--- TEXT PASSAGE ---

King doping decision 'peculiar' and unexpected - USEF

October 9, 2008

by Joanie Morris

The United States Equestrian Federation says the decision on the positive medication test of Mythilus, Courtney King-Dye's dressage horse was unexpected and "peculiar".

The US dressage team and the USEF received the decision on September 22 from the FEI Tribunal, which meant the disqualification of King-Dye and the entire US dressage team from its fourth place at the Olympic Games.

Mythilus tested positive for the medication Felbinac after the Dressage Individual Grand Prix Freestyle portion of the Olympic Games. Felbinac is a non-steroidal anti-inflammatory drug (NSAID) and used on humans to treat ailments such as rheumatoid arthritis. Felbinac is classified as a "Medication A", not a drug by the FEI. It is not approved for use by the FDA nor is it manufactured in the United States but it is used in the Far East and China. It is used topically and is therefore easily absorbed through the skin, the USEF said.


Courtney King-Dye and Mythilus competing at the 2008 Olympic Games in Hong Kong.
"The USEF understands the FEI's philosophy of fair play and medication-free sport," said John Long CEO of the USEF.

"We have the same commitment here in the United States with our Drugs and Medications program but in this situation; the consequences resulting from a doping violation and a medication contamination are being treated as one and the same. This is not a doping case; the FEI clearly states that in their decision. We stand behind Courtney and our Dressage team and although we recognize the fact that Mythilus tested positive and that is undeniable, the punishment of losing our team placing does not fit these circumstances."

The FEI found in their ruling that: "the Tribunal found the evidence of the Person Responsible (PR) and the US Dressage Team Vet to be credible and believed that neither the PR nor anyone on her behalf or related to the USEF had knowingly administered the medication to the horse. The Tribunal further accepted the PR's and USEF's arguments that they have done almost everything in their power to ensure that no rule violation shall occur. The Tribunal also considered the type of Medication A substance involved and its therapeutic applications, the fact that the same substance may not be considered as a doping substance, the specific circumstances relating to the horse's hospitalization in Hong Kong and the possibility of contamination, the excellent stable management practiced by the US team and measures placed to try and ensure the no horse with prohibited substances participates at the Olympic Games."

---

SET OF TASKS >>
**A)** Name every geographic place mentioned in the article on the Mythilus medication ruling.
**B)** Write the next few paragraphs of the article on the Mythilus medication ruling, picking up after the quoted FEI ruling.
The listing that comes next has no connection to the article on the Mythilus medication ruling.

--- COLLECTED DATA ---

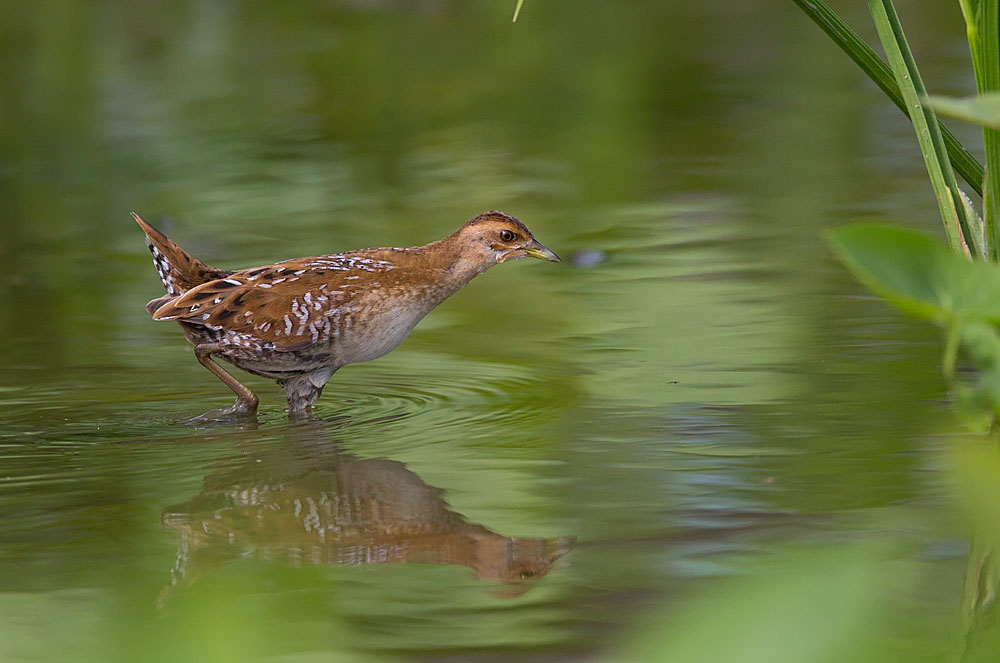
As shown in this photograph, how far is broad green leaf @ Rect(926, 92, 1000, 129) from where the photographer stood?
0.91 meters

---

TASK-BY-TASK RESULTS >>
**A)**
- the United States
- the Far East
- China
- Hong Kong

**B)**
The FEI Tribunal's Decision recognizes that it is bound by the constraints of its own rules to where it cannot interpret them to apply them to a case the Tribunal itself says could be a result of accidental contamination.

The FEI has a strict liability policy in regards to doping and medication violations which means that: no intention is required in order to establish a doping or a medication rule violation. The mere presence of a prohibited substance in the horse's systems is sufficient. Additionally, the FEI is not required to demonstrate any competitive advantage to the PR resulting from the presence of the drug.

The Mythilus case is peculiar, the USEF says, because the Tribunal states in its finding that "Dr Wan, testifying on behalf of the FEI, accepted that accidental contact of Felbinac with a horse's skin could result in a positive finding and that the Tribunal found the evidence of the PR and the US Dressage Team Vet to be credible and believed that neither the PR nor anyone on her behalf or related to the USEF had knowingly administered the medication to the horse."

"The fact is: the FEI has to punish me according the FEI rule book because I cannot prove where the medication came from. I can't prove it because I don't know," King-Dye said on September 23, 2008.

"I cannot place blame or resentment anywhere. I think my vet, my groom, my Federation and Team, and I did everything right, carefully and according to the rules. I also think that the FEI and the Tribunal handled the hearing professionally, proficiently, and well. I feel everyone involved did their best to follow the rules and to do the right thing in accordance with their jobs, and I am grateful that the Tribunal clearly acknowledges my innocence.

"They are bound by the wording of a rule, and it is their job to uphold the rules to the letter to the best of their ability. It is my hope that the wording of this rule will be re evaluated. All people who use medications illegally should be punished, but the rules should also provide a way to vindicate a person who has demonstrated clear adherence to the rules and who is simply caught in a strange situation."

Neither King-Dye nor US dressage team veterinarian Dr Richard Mitchell has ever had a positive medication test of a horse in their care.

Neither the USEF nor King-Dye will appeal the Tribunal's decision.